Excerpted text:
%%
Investors haven’t adequately accounted for the possibility the Trump Administration will take an active role in the currency market, according to a veteran U.S. policy analyst.

“Markets undervalue Trump trade currency activism, both because they disbelieve it as being ahistorical and because they can’t value its likely impact,” said Kevin Nealer, a principal with the Washington-based Scowcroft Group.

Among the warning signs Nealer points to are President Donald Trump’s own persistent accusations of exchange-rate manipulation by U.S. trade partners and the creation of a remedy for trade grievances that’s linked to assessments of currency undervaluation.

Together with “unparalleled” attacks on the Federal Reserve, there are the “means, motive and opportunity” for potential currency activism, Nealer said in emailed comments.

Nealer, who specializes in financial services and trade policy issues, highlighted that the government can initiate most trade cases itself, even if American companies themselves refrain from filing trade-grievance cases with the government.

While Trump himself hasn’t said he’ll intervene to drive down the dollar, debate inside the administration has helped stoke such speculation.

Nealer, who served on President Barack Obama’s Intelligence Advisory Board and previously worked at the State Department, worries more broadly about a lack of veteran personnel to execute policy and coordinate with other countries.
%%
Task goal:
Answer these questions from the article on currency activism.
1. Of which firm is Kevin Nealer a principal?
2. Attacks on which institution does Nealer cite as part of the "means, motive and opportunity" for currency activism?
3. On which board did Nealer serve under President Barack Obama?

Dataset content:
%%
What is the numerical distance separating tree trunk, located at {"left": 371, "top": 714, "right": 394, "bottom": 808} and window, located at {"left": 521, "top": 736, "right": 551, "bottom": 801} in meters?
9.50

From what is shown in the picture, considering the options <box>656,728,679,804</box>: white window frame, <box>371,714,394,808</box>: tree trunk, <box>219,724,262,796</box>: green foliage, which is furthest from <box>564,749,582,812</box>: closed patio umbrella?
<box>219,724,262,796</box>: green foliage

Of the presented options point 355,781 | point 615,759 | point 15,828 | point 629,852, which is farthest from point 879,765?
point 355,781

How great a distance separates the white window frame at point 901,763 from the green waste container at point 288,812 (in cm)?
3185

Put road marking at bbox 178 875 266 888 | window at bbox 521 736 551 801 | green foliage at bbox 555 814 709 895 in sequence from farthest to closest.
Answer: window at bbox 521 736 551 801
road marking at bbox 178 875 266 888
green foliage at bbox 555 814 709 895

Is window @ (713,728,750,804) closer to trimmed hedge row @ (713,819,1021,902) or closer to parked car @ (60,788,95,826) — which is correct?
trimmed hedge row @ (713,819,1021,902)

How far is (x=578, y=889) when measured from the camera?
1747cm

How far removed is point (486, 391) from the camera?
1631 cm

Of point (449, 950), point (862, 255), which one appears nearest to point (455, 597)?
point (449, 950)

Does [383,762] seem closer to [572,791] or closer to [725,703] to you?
%%
Task response:
1. The Washington-based Scowcroft Group.
2. The Federal Reserve.
3. The Intelligence Advisory Board.